How Old Is Too Old
If your will document is 20 years old, is it fine? A man named John came up to me and was asking what I did for a living. I said that I’m a state planning attorney I do wills and trusts for folks. He said, “Oh, we’ve had a will for about 20 years. It makes us feel good that we have it.”
I never want to push too hard with folks. I don’t want to cause panic, and I don’t like people feeling fear. But, but that was this concerning to me. And the reason is a will as a court document. You don’t want to submit a 20-year-old court document for anything.
Think of all the things that changed in the past 20 years. Think about the things in your life, your relationships, the ages of your kids, or your other family members. Do the people who manage your estate change over 20 years? Probably, but let’s just assume that it did not for a second. The best practices in the court system have changed, and the order in which we file things electronically. Wills control probate; it’s a court document. We used to send everything by mail with stamps. All these things have changed. People have email addresses now and passwords. There’s all this other stuff.
What To Do Now
We do not want to submit a 20-year-old court document, and that’s what a will is, so my advice to you. Go back to the attorney who drafted your will or if you have another attorney you trust and would like with whom you’d like to work. Get it redone about every ten years. That’s really a good rule of thumb. They’re just stale; they’re old, do your family a favor and rewrite the will every ten years or so. Here’s one thing you might want to consider this other tool called a revocable trust or a living trust.

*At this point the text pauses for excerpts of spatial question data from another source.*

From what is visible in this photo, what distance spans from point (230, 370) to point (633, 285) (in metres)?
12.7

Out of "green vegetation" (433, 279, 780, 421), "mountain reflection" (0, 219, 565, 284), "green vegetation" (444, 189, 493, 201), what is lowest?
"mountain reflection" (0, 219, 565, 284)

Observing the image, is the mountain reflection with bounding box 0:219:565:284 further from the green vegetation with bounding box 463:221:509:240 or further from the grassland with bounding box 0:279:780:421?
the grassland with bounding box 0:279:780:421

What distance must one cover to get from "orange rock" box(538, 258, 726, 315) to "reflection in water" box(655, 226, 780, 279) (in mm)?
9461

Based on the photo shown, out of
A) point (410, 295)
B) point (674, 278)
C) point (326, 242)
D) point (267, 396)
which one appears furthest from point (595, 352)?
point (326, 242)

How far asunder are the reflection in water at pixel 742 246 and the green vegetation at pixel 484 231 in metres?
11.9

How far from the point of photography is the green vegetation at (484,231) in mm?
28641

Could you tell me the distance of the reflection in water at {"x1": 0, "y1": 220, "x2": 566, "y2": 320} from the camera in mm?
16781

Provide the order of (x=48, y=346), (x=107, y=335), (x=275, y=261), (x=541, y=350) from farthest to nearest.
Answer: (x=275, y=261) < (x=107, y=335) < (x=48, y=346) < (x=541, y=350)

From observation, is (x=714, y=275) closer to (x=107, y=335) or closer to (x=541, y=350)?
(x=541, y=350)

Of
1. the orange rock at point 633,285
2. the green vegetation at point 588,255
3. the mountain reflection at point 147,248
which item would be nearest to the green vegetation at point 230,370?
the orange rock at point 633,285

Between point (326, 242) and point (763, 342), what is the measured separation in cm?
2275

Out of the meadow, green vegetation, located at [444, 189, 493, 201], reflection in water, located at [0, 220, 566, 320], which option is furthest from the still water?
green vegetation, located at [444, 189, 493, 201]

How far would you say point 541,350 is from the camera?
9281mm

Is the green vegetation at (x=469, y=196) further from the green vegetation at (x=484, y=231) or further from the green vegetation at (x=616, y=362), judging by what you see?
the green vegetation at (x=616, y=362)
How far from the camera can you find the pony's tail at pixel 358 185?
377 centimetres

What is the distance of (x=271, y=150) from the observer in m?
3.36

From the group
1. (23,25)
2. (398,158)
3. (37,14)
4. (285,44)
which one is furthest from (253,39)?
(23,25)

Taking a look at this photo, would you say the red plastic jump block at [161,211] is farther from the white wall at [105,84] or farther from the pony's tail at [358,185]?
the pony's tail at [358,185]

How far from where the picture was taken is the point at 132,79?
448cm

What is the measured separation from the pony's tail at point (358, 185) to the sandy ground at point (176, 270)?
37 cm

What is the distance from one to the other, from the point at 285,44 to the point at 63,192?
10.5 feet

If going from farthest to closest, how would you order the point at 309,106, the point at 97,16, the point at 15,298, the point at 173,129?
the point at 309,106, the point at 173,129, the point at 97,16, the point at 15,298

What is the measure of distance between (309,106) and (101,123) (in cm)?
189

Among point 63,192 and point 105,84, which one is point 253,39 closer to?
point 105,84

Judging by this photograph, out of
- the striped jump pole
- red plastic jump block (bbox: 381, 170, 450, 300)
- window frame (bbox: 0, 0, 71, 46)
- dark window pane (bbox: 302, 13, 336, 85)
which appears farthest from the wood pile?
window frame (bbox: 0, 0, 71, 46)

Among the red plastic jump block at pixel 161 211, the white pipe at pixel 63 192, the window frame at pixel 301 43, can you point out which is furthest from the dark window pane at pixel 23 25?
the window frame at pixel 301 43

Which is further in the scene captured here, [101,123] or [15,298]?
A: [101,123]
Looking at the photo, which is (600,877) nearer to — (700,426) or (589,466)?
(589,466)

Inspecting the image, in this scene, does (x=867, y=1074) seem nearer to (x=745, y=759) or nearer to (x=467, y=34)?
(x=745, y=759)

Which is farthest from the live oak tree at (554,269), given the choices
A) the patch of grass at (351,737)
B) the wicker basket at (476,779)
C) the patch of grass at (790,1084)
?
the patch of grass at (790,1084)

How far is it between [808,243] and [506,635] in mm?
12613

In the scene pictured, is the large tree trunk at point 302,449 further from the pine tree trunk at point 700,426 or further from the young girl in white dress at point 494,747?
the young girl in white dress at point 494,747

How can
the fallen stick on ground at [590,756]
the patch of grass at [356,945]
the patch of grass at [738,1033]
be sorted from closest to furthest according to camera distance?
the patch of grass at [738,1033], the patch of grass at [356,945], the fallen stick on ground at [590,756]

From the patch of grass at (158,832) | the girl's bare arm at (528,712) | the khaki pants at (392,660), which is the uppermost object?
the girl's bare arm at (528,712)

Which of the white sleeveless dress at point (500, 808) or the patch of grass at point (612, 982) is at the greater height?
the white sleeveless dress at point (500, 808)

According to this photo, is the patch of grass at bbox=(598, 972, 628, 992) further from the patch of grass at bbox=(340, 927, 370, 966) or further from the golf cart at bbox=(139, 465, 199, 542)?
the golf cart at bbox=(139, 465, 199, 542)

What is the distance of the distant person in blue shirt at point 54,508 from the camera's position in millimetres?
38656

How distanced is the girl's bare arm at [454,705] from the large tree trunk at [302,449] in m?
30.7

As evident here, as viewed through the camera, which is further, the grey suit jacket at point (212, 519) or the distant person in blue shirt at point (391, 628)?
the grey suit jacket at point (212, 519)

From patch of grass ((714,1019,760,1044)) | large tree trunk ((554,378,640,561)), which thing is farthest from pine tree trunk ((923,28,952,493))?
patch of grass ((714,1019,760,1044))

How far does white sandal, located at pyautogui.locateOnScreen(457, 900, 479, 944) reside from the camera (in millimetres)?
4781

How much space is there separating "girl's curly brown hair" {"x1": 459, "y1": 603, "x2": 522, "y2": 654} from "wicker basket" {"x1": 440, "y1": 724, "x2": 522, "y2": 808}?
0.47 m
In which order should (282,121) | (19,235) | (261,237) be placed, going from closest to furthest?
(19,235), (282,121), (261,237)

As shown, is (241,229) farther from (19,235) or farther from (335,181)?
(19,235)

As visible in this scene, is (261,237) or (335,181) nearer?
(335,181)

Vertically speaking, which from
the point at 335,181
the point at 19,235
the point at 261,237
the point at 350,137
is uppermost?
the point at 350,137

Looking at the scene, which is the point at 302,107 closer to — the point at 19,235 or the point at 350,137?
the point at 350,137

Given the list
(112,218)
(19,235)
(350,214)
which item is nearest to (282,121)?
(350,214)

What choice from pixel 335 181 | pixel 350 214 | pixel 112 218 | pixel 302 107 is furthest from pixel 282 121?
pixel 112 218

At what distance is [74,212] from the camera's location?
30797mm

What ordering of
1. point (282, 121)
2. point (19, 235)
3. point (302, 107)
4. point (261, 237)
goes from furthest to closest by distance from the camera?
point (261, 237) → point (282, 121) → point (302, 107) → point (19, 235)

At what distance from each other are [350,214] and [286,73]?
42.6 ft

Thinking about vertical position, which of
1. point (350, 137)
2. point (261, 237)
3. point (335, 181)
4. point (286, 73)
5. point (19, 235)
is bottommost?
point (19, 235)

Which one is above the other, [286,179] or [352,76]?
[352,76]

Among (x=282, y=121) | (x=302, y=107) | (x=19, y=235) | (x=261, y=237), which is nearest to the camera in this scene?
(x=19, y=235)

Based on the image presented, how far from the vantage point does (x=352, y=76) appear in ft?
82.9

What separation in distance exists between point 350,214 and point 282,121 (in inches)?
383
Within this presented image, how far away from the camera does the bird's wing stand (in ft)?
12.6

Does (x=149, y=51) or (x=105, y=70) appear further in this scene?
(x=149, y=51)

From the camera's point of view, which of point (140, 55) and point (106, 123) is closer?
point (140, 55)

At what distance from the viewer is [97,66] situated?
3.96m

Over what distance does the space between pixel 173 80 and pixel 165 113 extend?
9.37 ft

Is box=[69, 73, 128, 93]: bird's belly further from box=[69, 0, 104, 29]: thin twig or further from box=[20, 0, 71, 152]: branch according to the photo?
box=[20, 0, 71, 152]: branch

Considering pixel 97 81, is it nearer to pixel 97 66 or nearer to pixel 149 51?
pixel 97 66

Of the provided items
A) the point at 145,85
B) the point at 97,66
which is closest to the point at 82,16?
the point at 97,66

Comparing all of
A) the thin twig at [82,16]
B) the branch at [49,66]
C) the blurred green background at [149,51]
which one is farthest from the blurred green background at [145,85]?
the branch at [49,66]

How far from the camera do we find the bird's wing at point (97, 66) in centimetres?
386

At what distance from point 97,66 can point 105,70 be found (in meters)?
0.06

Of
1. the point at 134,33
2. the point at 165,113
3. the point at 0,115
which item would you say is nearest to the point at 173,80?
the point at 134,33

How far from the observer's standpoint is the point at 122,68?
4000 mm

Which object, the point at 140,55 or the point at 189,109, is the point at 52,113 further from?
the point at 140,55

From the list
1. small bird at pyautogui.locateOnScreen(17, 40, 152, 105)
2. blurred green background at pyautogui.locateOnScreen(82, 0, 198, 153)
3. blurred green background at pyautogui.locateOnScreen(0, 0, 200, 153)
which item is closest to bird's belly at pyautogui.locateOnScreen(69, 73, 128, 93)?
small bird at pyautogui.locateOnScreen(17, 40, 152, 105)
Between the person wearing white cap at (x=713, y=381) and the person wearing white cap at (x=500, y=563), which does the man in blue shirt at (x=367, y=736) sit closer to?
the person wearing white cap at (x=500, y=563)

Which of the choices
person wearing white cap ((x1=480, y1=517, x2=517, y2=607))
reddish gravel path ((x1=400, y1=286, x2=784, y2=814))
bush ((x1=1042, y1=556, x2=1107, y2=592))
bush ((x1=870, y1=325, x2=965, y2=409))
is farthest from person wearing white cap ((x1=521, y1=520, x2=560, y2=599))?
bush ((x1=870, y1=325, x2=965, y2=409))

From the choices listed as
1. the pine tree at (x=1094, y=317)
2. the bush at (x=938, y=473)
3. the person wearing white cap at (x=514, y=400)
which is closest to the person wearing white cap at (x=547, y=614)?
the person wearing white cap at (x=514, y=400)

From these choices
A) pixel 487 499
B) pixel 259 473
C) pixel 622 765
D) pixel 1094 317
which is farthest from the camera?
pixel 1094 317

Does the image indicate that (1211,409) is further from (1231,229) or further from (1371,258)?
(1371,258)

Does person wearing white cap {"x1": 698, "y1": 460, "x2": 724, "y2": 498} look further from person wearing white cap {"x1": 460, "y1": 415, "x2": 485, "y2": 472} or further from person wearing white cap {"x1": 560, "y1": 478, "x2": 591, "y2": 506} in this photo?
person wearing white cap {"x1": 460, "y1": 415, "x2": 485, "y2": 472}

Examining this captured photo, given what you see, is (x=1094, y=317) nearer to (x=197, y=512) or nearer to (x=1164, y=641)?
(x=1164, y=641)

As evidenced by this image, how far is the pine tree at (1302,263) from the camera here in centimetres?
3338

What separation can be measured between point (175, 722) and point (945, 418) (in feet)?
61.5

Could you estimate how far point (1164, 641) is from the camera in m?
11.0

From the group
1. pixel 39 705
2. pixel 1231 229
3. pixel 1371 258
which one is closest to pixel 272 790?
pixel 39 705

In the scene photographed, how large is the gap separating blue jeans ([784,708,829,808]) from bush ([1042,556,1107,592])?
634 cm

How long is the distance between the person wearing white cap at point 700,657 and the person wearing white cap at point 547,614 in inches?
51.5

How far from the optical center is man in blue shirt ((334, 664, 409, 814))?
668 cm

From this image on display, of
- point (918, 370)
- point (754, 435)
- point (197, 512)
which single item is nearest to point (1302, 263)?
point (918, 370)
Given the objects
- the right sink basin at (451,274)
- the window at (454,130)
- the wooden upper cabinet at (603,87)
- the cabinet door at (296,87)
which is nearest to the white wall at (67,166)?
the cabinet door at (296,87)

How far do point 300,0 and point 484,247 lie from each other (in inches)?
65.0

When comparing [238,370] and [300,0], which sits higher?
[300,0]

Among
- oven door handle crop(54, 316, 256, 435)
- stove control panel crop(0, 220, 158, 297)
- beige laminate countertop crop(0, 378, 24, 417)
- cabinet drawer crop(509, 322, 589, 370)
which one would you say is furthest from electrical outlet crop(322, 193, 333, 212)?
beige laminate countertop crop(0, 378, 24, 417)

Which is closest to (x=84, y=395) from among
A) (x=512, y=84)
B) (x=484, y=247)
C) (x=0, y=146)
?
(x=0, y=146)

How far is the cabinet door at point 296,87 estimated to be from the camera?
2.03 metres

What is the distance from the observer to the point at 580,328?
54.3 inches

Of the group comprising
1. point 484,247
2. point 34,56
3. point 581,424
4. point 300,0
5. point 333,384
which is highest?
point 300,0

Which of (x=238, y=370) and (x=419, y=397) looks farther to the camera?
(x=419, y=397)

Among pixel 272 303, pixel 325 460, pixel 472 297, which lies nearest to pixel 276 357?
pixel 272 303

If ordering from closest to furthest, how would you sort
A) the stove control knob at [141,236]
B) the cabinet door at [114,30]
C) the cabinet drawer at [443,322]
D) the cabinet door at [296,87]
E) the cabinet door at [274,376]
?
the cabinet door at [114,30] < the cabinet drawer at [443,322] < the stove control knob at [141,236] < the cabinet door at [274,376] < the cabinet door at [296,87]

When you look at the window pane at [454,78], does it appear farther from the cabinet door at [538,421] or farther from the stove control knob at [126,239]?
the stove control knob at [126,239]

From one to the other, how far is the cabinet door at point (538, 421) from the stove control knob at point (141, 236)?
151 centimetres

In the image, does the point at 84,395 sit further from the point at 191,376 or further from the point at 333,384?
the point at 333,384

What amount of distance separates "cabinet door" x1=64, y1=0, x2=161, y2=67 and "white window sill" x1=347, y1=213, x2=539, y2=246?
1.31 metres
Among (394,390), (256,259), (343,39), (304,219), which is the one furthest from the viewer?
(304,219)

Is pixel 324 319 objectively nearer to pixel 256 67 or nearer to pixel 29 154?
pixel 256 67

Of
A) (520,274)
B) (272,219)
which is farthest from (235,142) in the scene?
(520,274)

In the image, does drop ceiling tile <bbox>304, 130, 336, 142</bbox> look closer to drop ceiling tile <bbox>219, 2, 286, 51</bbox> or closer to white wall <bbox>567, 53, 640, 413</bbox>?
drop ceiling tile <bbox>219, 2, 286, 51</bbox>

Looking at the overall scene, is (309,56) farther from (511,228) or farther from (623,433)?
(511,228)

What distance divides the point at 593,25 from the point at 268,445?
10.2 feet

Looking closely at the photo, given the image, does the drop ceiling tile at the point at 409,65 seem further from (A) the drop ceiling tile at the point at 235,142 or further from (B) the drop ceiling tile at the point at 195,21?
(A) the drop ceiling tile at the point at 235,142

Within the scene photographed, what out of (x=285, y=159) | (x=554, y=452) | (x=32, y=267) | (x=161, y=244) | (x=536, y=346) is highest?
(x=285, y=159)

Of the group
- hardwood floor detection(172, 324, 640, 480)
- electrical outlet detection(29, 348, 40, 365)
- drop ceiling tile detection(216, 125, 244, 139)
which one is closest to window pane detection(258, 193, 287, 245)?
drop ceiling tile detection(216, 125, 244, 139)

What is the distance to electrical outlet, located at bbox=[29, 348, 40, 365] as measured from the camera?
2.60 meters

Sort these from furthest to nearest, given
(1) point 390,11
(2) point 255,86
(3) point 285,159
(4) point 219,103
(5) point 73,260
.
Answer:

I’ve talked about this in other videos. This is the family thing that we create, where if we get your stuff into this thing, we can control it with a private family agreement called a trust agreement; private agreements don’t need a judge’s help. So we can just administer these administer the estate court free. And because of this thing, by default, it doesn’t really go to court unless something goes really wrong. Generally speaking, they don’t need a judge; they don’t need the court system; they don’t need probate. We can let these go a little bit longer. I usually tell folks to rewrite your revocable trust plan about every 20 years or so. That doesn’t mean you shouldn’t check in on it. You know your life changes and your people change, and your priorities change, and your values change. So you got to keep up on that but by virtue of it just getting stale. It’s a good 20-year plan.